On Tue, Mar 31, 2020 at 9:54 AM David Ahern <dsahern@gmail.com> wrote: > > On 3/30/20 9:54 PM, Andrii Nakryiko wrote: > > > > [0] https://gist.github.com/anakryiko/562dff8e39c619a5ee247bb55aa057c7 > > #!/usr/bin/env drgn > > where do I find drgn? Google search is not turning up anything relevant. Right, sorry, there were announcements and discussions about drgn on mailing list before, so I wrongly assumed people are aware. It's here: https://github.com/osandov/drgn There is another BPF-related tool, that shows freplace'ed BPF programs, attached to original program (which I stole some parts of for my script, thanks Andrey Ignatov!): https://github.com/osandov/drgn/blob/master/tools/bpf_inspect.py
On Tue, Mar 31, 2020 at 9:54 AM David Ahern <dsahern@gmail.com> wrote: > > On 3/30/20 9:54 PM, Andrii Nakryiko wrote: > > > > [0] https://gist.github.com/anakryiko/562dff8e39c619a5ee247bb55aa057c7 > > #!/usr/bin/env drgn > > where do I find drgn? Google search is not turning up anything relevant. It's the link I mentioned in this thread just few emails ago: "Also there is Documentation/bpf/drgn.rst"

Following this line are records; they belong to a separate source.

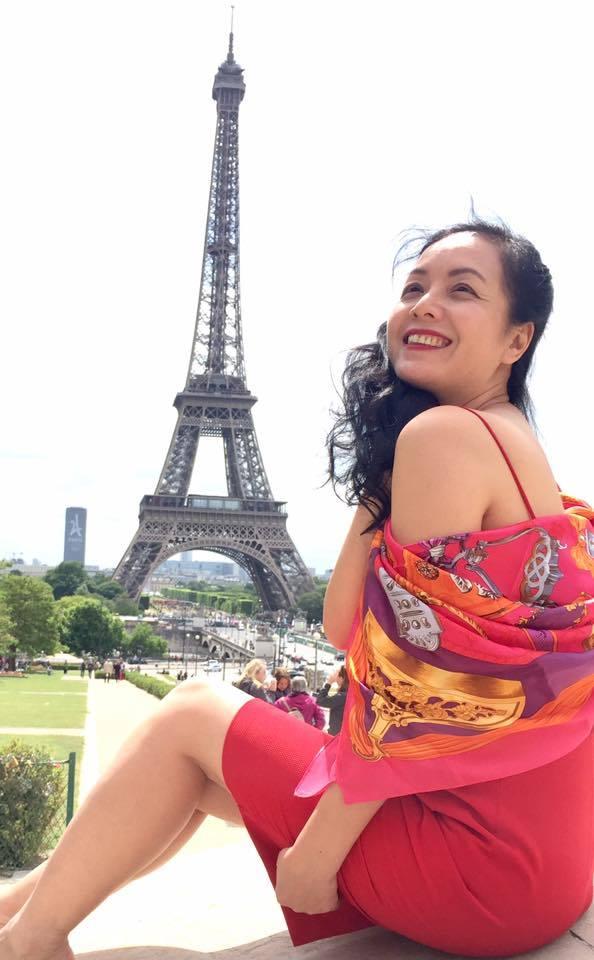 Tuổi 50, diễn viên Chiều Xuân vẫn khoe eo 55cm 'ăn đứt' Ngọc Trinh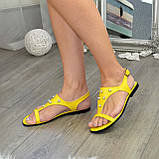 Стильные женские босоножки из натуральной желтой кожи декорированы бусинами., фото 3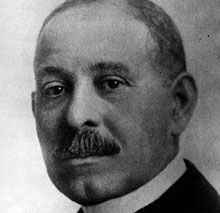 Dr. Daniel H. Williams Born: Hollidaysburg, Pennsylvania 1856 Invention: Performed First Open Heart Surgery Dr. Daniel Hale Williams was an African American physician who made history by performing the first successful open heart surgery operation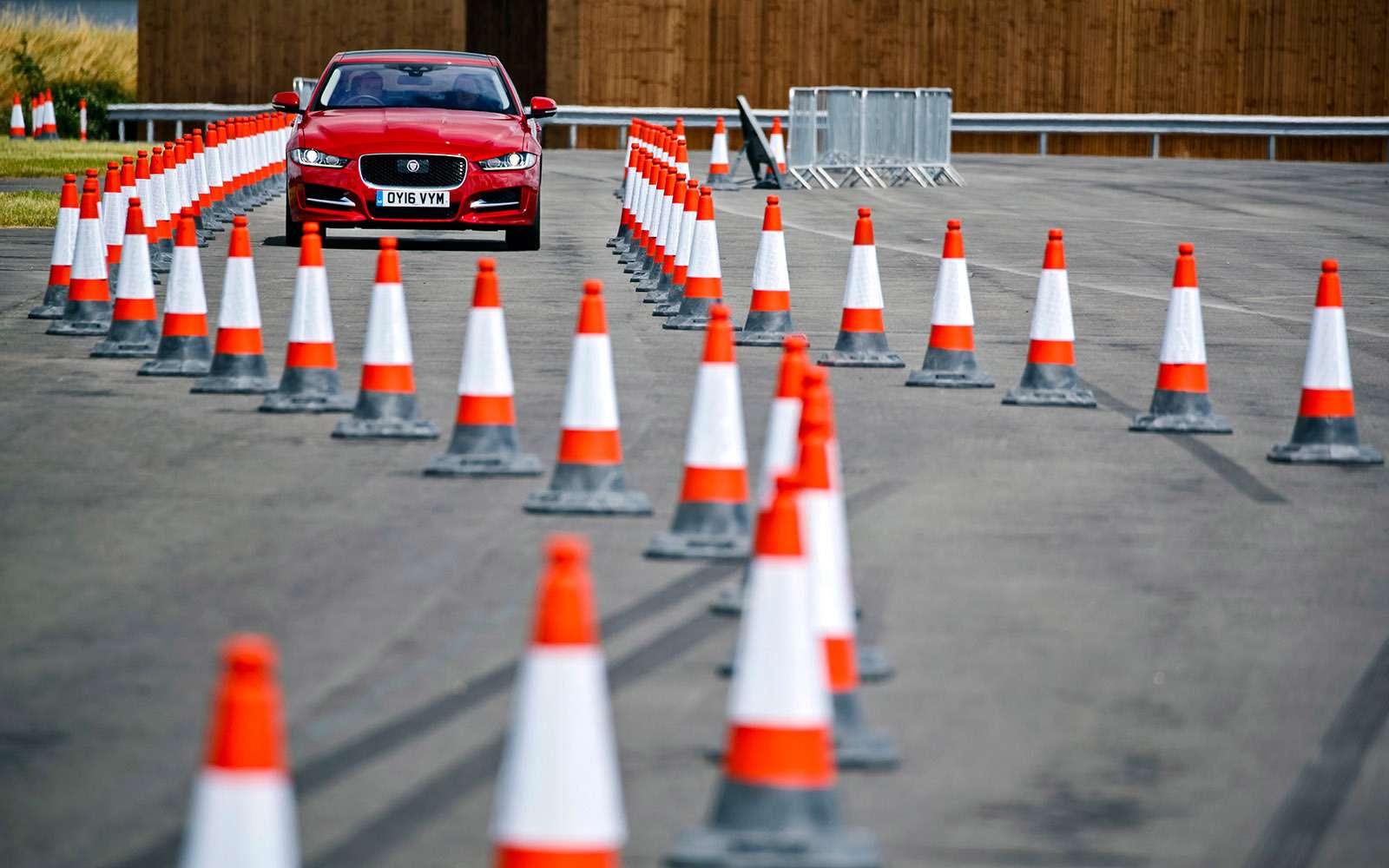 Перспективные технологии Jaguar Land Rover: длядорог инаправлений— фото 634881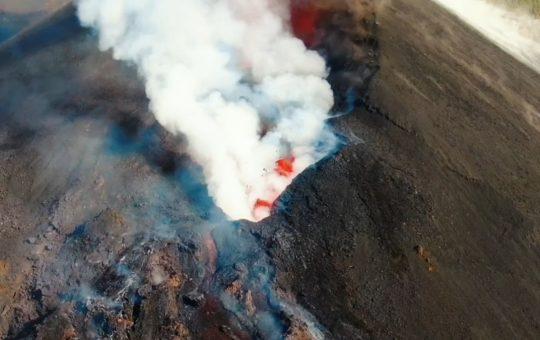 Video    El cráter del volcán de La Palma visto a vista de pájaro    Videos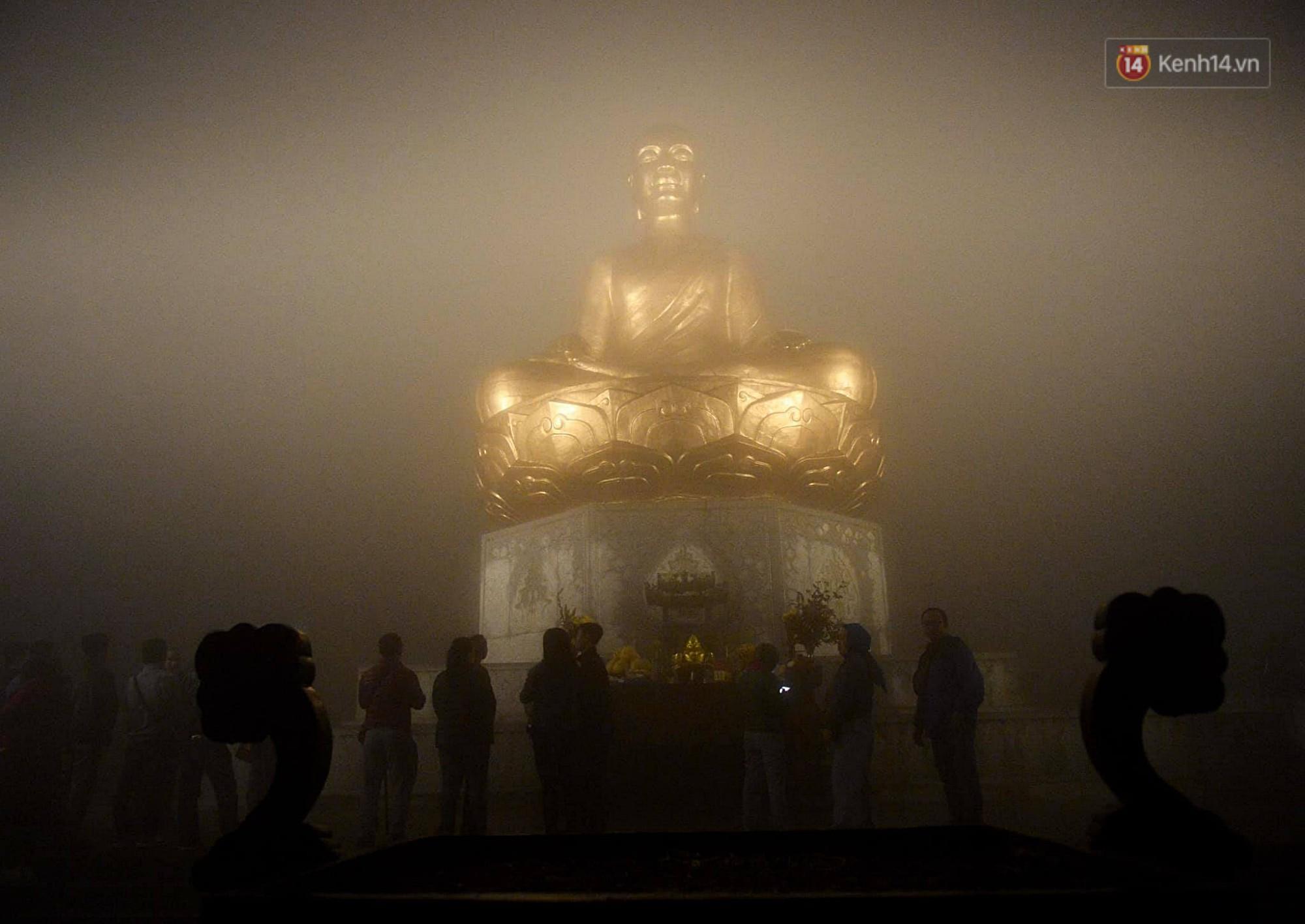 Hàng ngàn người dân đội mưa phùn trong giá rét, hành hương lên đỉnh Yên Tử trong đêm-13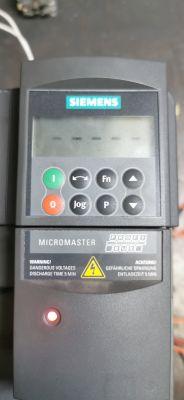 Problem z micromaster440 wyswietla kreski
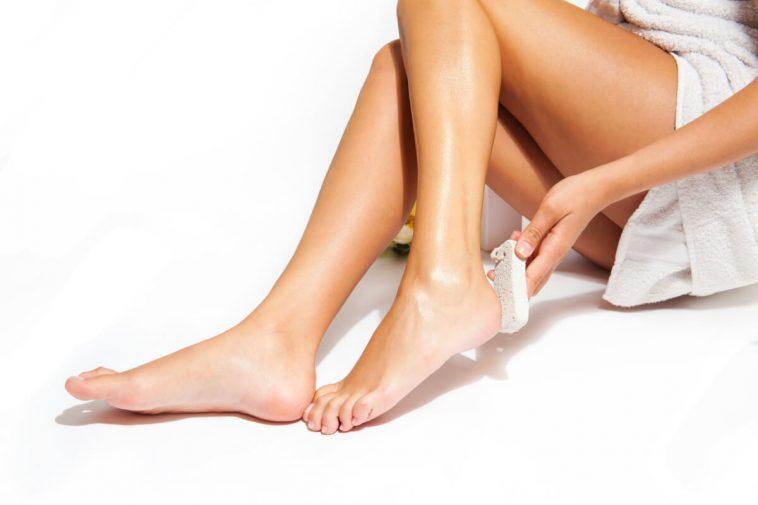 وصفة السكر البني لتقشير الجسم والتخلص من الجلد الميت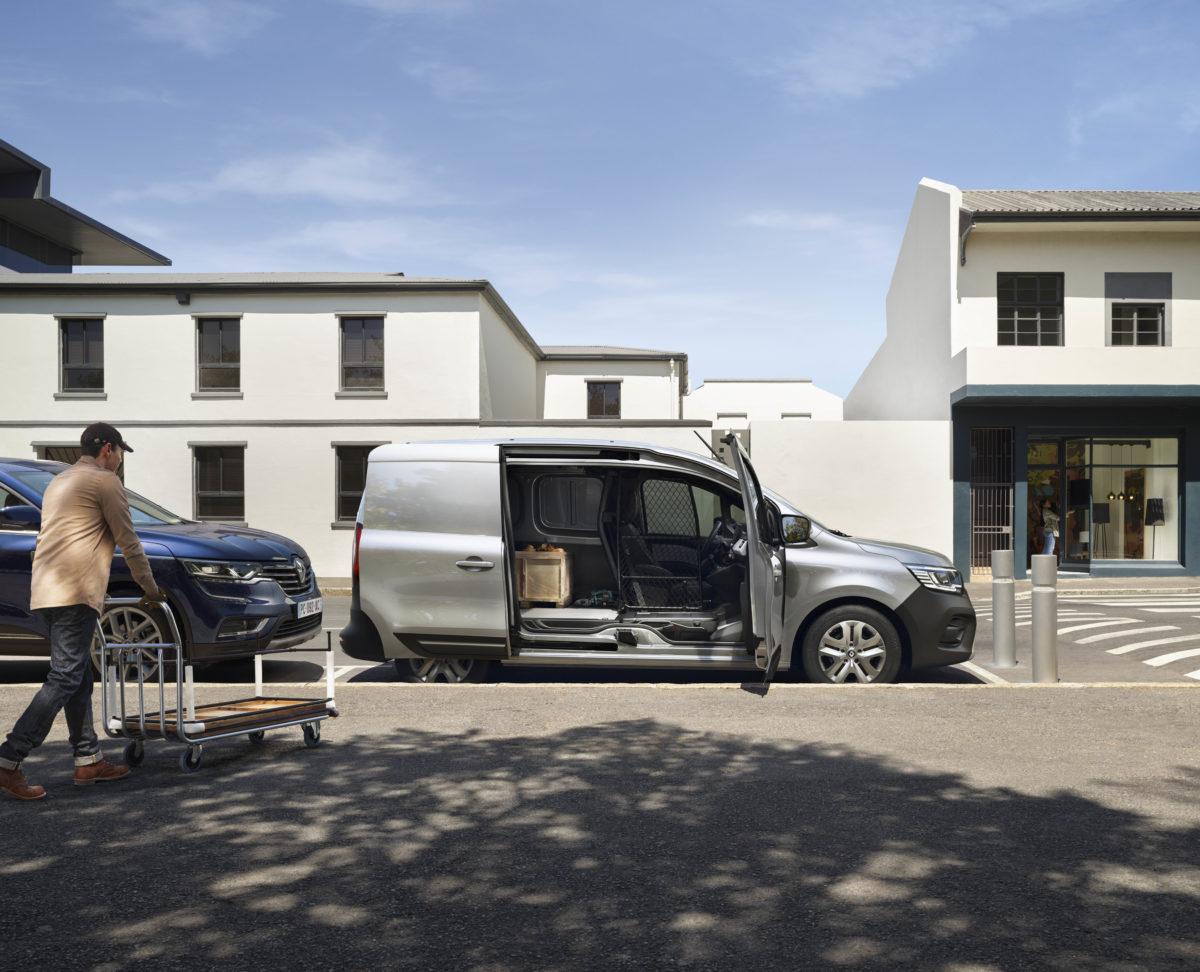 Renault overhauls commercial vehicle range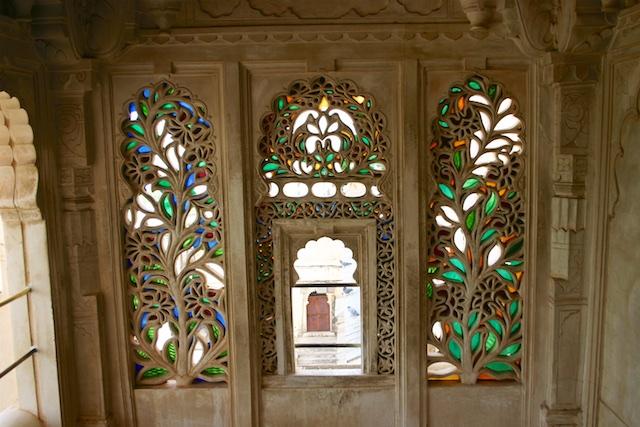 20040424 Udaipur 019 - Around Udaipur's City Palace: The House of Maharana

On 31/03/2020 04:54, Andrii Nakryiko wrote: > No need to kill random processes, you can kill only those that hold > bpf_link FD. You can find them using drgn tool with script like [0]. For the record, I find the argument "we don't need a query feature, because you can just use a kernel debugger" *utterly* *horrifying*. Now, it seems to be moot, because Alexei has given other, better reasons why query doesn't need to land yet; but can we please not ever treat debugging interfaces as a substitute for proper APIs? </scream> -ed
On 3/31/20 3:51 PM, Edward Cree wrote: > On 31/03/2020 04:54, Andrii Nakryiko wrote: >> No need to kill random processes, you can kill only those that hold >> bpf_link FD. You can find them using drgn tool with script like [0]. > For the record, I find the argument "we don't need a query feature, > because you can just use a kernel debugger" *utterly* *horrifying*. > Now, it seems to be moot, because Alexei has given other, better > reasons why query doesn't need to land yet; but can we please not > ever treat debugging interfaces as a substitute for proper APIs? > > </scream> > -ed > just about to send the same intent. Dev packages and processing /proc/kcore is not a proper observability API for production systems.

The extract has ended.